Eleanor & Park was the best book I read last year and it became an instant favorite. I’m so excited to blog about it and the rest of Rainbow’s books with Anna and Christine!
It starts on the bus, with Park just trying to fly under the radar. But it’s not going to happen. Being half Korean makes him stand out in an otherwise homogenous sea of white kids. Steve and his cronies are carelessly cruel, assuming Park knows things about martial arts because his mother is Asian, but not bothering to get the nationality correct. Tina is slier—she’s attentive enough to remember that Park’s mom is Korean and call her friends out when they get it wrong, but she delights in torturing Eleanor.
Park wants to ignore her, but he can’t look away. Park shares his seat with Eleanor even though he knows that he calls attention to himself by doing so. Even Eleanor can’t decide if Park “was one of them, or whether he was just really stupid,” (11). Eleanor would avoid the bus if she could, but her only alternative is getting a ride from her stepfather Richie. The kids on the bus are bad, but Richie is worse.
- The way Park gets embarrassed for other people it’s like we’re the same person.
- Why do all of the teachers talk on and on about Eleanor’s name?
- I love all of the Midwestern touches, like Village Inn and things that say Uff Da!
- “The children of hell shan’t go hungry on my watch” (12). What a great line! And those bus kids are so the children of hell.

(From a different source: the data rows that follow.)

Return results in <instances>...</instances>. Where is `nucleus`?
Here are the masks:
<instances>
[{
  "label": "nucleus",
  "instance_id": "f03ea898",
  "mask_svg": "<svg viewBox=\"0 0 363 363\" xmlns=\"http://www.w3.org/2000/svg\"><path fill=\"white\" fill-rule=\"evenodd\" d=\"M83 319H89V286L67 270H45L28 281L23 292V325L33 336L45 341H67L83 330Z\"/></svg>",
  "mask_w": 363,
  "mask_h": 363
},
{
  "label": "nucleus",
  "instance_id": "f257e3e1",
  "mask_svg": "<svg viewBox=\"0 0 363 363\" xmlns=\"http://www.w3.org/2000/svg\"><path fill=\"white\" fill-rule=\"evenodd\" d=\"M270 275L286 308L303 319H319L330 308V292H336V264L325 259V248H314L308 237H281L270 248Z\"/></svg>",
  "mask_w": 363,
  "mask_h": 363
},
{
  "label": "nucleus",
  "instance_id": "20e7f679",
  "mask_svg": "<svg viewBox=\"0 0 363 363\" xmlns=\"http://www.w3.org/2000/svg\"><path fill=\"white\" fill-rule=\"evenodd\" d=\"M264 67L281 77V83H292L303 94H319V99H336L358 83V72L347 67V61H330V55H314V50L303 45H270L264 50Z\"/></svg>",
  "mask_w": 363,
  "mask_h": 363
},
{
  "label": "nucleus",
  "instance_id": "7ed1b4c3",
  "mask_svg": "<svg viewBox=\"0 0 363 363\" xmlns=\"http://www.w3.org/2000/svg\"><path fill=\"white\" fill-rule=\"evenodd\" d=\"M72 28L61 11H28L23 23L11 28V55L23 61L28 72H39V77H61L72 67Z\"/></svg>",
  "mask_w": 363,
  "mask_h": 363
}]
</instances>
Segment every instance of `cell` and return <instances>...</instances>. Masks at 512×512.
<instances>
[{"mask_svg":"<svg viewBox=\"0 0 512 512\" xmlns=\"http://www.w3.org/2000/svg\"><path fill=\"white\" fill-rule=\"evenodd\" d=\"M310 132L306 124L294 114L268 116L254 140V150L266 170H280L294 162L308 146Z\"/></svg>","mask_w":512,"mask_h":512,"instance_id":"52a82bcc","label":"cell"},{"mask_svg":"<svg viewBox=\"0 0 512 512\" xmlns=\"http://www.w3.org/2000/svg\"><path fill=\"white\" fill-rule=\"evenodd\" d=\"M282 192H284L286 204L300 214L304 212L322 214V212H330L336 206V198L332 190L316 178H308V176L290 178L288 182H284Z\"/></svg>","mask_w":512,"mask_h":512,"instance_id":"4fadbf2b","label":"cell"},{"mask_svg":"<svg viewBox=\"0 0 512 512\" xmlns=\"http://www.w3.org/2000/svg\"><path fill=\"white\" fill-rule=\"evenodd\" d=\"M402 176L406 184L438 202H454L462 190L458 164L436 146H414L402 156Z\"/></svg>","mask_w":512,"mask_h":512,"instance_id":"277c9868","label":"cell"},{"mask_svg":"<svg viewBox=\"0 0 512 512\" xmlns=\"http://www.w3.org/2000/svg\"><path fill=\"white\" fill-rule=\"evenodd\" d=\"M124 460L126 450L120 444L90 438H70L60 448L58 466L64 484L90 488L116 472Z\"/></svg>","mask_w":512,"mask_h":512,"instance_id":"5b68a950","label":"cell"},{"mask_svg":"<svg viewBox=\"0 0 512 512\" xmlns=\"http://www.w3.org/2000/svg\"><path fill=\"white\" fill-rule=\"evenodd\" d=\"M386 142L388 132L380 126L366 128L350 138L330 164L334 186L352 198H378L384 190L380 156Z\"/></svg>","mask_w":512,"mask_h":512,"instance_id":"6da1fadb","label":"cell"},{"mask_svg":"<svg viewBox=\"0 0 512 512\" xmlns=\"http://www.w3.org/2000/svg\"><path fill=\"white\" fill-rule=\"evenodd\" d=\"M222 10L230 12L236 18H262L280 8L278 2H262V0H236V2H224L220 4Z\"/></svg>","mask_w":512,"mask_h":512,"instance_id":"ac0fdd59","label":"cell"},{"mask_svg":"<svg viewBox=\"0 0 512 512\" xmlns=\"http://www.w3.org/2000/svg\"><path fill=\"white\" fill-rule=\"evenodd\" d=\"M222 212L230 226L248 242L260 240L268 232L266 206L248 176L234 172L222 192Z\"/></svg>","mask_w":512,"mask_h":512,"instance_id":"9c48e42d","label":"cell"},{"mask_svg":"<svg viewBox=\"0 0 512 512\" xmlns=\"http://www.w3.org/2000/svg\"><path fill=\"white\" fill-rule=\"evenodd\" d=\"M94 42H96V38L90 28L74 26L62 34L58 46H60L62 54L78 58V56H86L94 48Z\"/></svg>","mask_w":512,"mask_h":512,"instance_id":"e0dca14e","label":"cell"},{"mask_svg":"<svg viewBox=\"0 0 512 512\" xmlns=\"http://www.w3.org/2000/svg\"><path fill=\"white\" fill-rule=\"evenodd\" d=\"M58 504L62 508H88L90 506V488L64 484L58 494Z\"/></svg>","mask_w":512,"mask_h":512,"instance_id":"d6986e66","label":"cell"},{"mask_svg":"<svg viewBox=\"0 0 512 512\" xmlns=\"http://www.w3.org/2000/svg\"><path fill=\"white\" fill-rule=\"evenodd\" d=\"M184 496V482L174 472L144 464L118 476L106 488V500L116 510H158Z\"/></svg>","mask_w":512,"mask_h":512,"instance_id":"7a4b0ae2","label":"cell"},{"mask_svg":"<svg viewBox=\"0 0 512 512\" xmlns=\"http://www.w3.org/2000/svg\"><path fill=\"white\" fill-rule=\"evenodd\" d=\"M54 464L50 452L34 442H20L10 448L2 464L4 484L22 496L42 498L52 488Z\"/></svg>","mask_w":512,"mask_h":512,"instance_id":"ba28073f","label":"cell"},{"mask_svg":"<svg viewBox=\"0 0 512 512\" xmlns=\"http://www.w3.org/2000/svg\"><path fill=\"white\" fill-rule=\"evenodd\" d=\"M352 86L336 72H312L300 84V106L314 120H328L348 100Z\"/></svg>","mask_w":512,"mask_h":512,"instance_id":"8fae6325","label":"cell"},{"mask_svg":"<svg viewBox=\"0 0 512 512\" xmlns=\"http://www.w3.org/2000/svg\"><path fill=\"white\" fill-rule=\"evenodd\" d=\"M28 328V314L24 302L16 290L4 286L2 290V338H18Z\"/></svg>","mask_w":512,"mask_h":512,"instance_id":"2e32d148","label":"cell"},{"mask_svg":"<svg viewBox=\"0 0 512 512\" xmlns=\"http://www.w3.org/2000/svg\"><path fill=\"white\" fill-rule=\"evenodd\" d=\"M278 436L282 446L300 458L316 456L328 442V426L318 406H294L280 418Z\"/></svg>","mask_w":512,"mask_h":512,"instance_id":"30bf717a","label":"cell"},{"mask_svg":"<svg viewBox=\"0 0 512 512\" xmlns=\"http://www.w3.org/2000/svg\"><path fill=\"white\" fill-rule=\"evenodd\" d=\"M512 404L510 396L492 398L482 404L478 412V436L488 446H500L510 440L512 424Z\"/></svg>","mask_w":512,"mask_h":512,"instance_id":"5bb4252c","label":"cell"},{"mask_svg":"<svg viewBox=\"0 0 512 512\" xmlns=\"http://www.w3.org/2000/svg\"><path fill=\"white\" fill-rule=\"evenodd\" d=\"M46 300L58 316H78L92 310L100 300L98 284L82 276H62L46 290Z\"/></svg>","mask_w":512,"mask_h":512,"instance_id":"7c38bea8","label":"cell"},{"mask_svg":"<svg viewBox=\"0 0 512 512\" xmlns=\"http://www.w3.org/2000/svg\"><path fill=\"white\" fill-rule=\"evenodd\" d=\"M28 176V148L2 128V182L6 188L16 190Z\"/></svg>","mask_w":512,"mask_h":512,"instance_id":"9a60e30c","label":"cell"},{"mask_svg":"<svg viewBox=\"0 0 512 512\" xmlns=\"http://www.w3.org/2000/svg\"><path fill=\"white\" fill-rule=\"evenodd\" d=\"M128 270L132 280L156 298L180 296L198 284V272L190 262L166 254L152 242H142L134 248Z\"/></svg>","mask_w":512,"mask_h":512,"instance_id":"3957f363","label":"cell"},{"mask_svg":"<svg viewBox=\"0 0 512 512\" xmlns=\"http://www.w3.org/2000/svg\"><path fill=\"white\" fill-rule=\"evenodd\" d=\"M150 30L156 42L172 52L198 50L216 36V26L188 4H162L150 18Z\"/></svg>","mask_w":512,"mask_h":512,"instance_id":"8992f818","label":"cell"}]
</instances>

Like Eleanor, Sophie Sophia, the heroine of The Theory of Everything by Kari Luna, knows about being the new girl in school. She and her mother move around a lot, because Sophie has elaborate hallucinations (like a marching band made up of pandas) that often lead to her expulsion. Sophie’s father, a brilliant physicist, suffered from similar episodes, but Sophie hasn’t seen him for years. So Sophie and her new BFF Finny go on an adventure to NYC to find her father and answers. Also, Sophie and Park would have a great time trading mix tapes.